[REQUEST]: Reproduce the text of every line in this listing word for word, omitting the pictures.

(Dataset entries)
──────────────────────────────

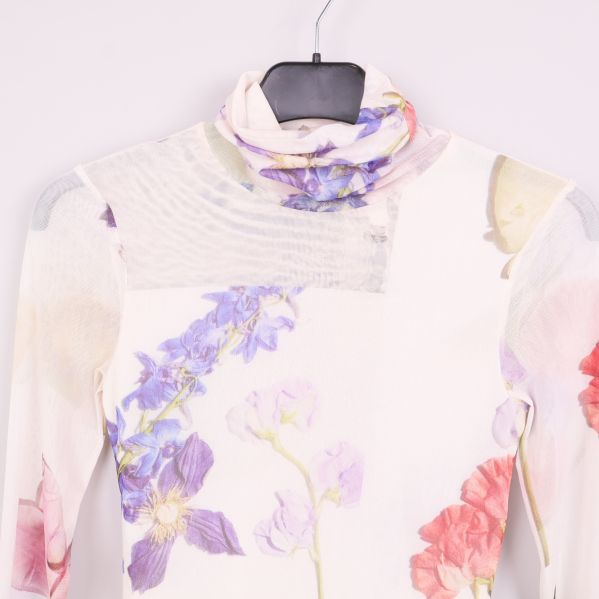 Närbild på polokrage och blommigt mönster upptill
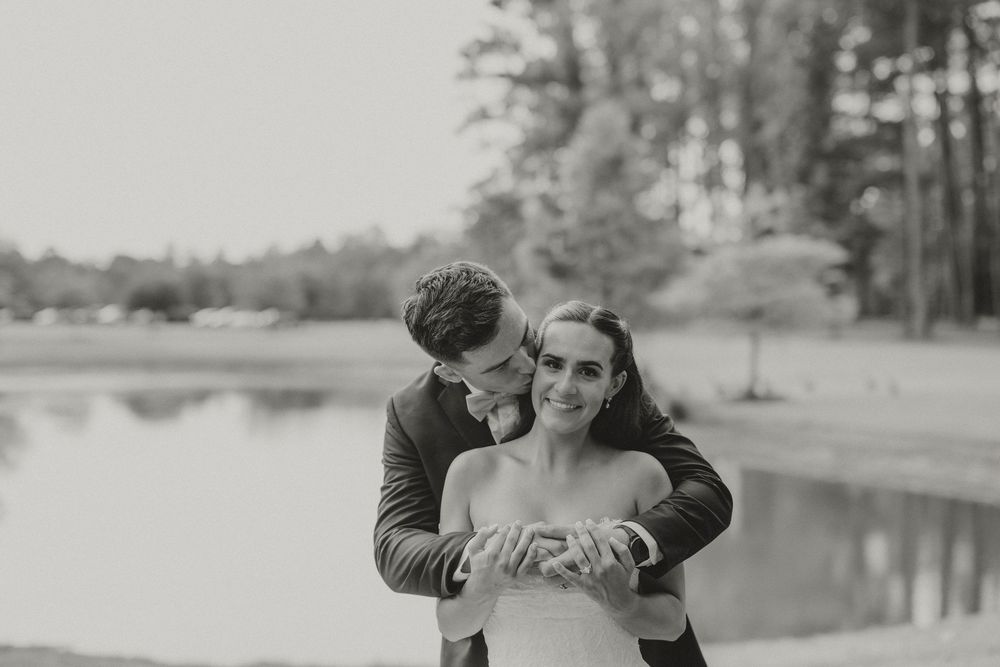 Black and white photo of a groom embracing his bride near a serene lake surrounded by trees.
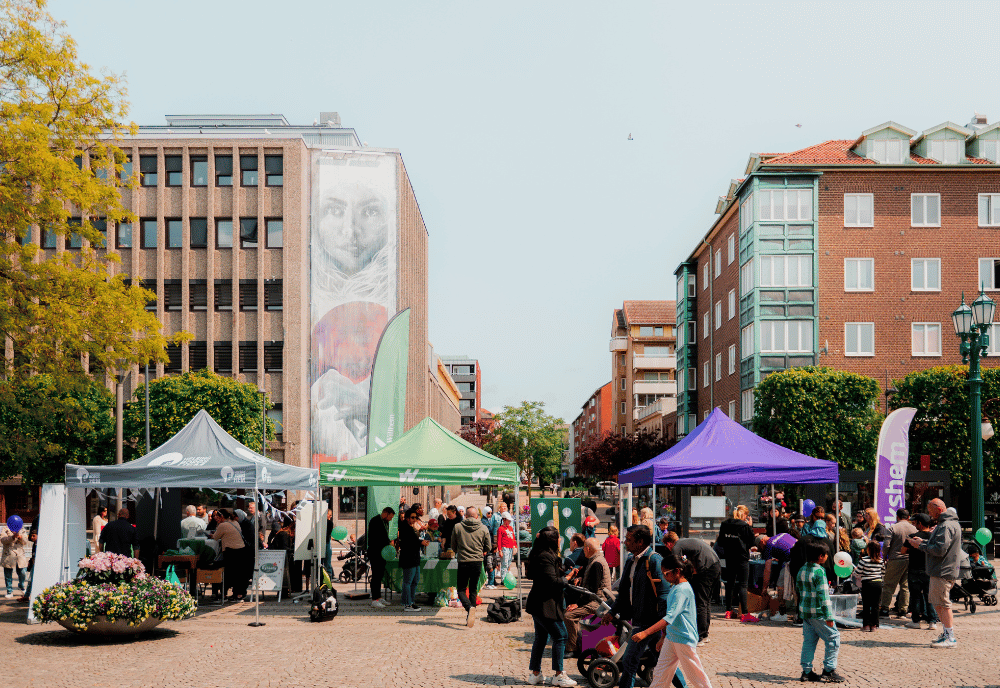 Ett torg med tält och stånd. Runt tälten ser man folk. Runt torget ser man träd och lägenhetshus.
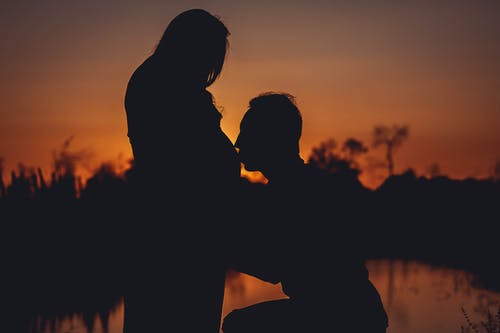 男人亲吻他的妻子怀孕的肚子的剪影照片 · 免费素材图片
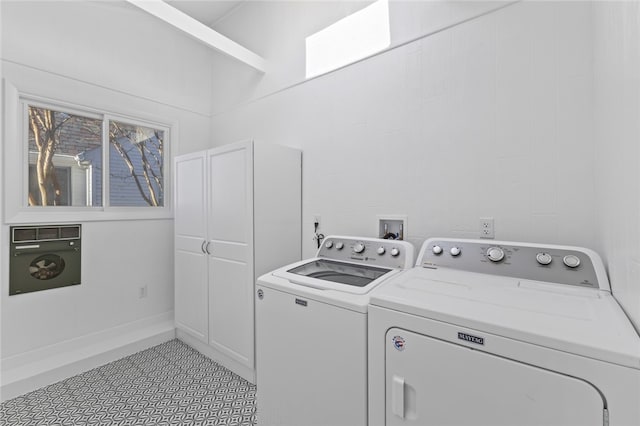 laundry room with washer and clothes dryer and light tile patterned flooring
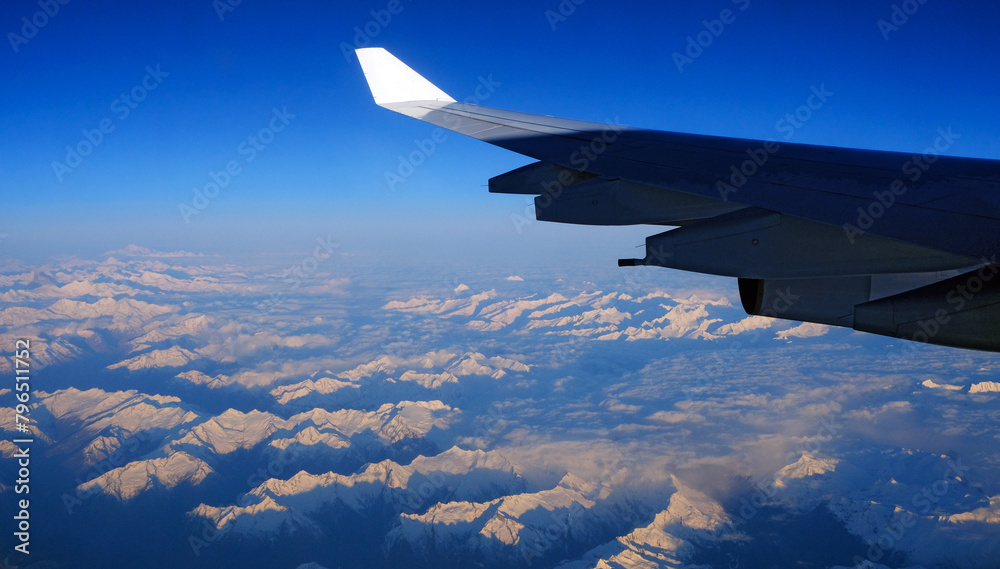 Fototapeta premium Swiss Alps and Airbus A340 313 wing early morning
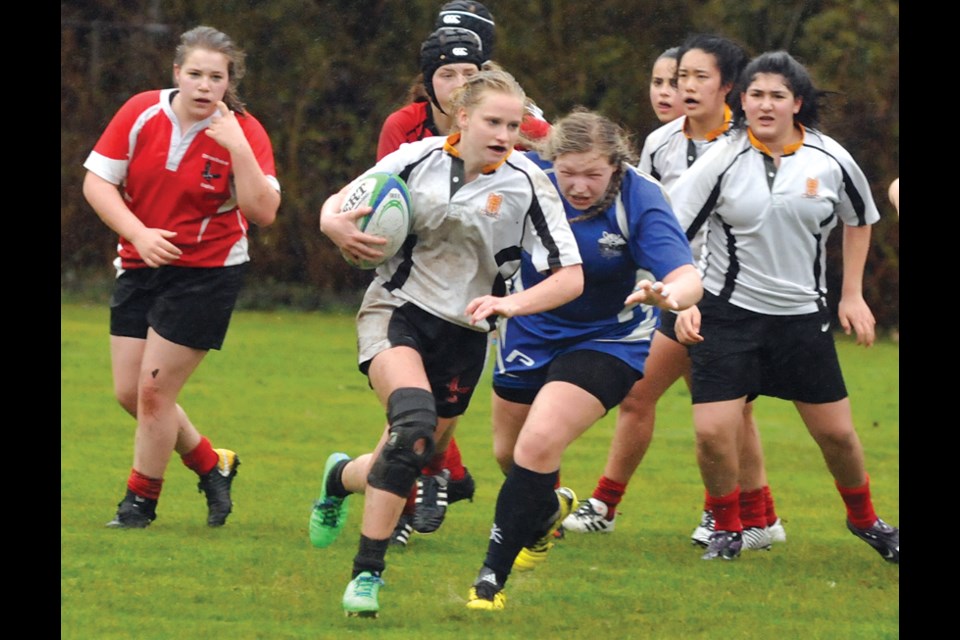 Kseniya Yakovenko of the Carson Graham senior girls rugby team charges up the field during an exhibition match against Richmond’s R.A. McMath Secondary played April 5 at the Lucas Centre field. High school girls rugby is taking off on the North Shore. photo Paul McGrath, North Shore News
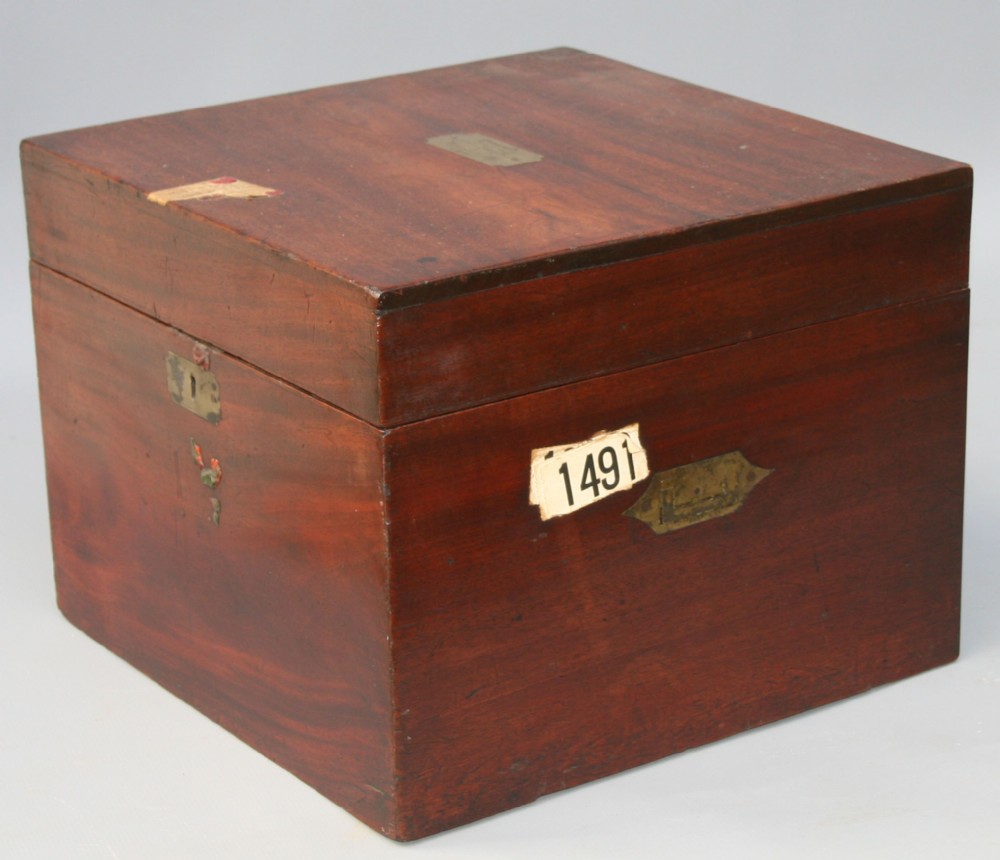 A rectangular George IV mahogany silver chest featuring a hinged lid and brass escutcheon.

──────────────────────────────

[YOUR RESPONSE]:
 Närbild på polokrage och blommigt mönster upptill
 Black and white photo of a groom embracing his bride near a serene lake surrounded by trees.
 Ett torg med tält och stånd. Runt tälten ser man folk. Runt torget ser man träd och lägenhetshus.
 男人亲吻他的妻子怀孕的肚子的剪影照片 · 免费素材图片
 laundry room with washer and clothes dryer and light tile patterned flooring
 Fototapeta premium Swiss Alps and Airbus A340 313 wing early morning
 Kseniya Yakovenko of the Carson Graham senior girls rugby team charges up the field during an exhibition match against Richmond’s R.A. McMath Secondary played April 5 at the Lucas Centre field. High school girls rugby is taking off on the North Shore. photo Paul McGrath, North Shore News
 A rectangular George IV mahogany silver chest featuring a hinged lid and brass escutcheon.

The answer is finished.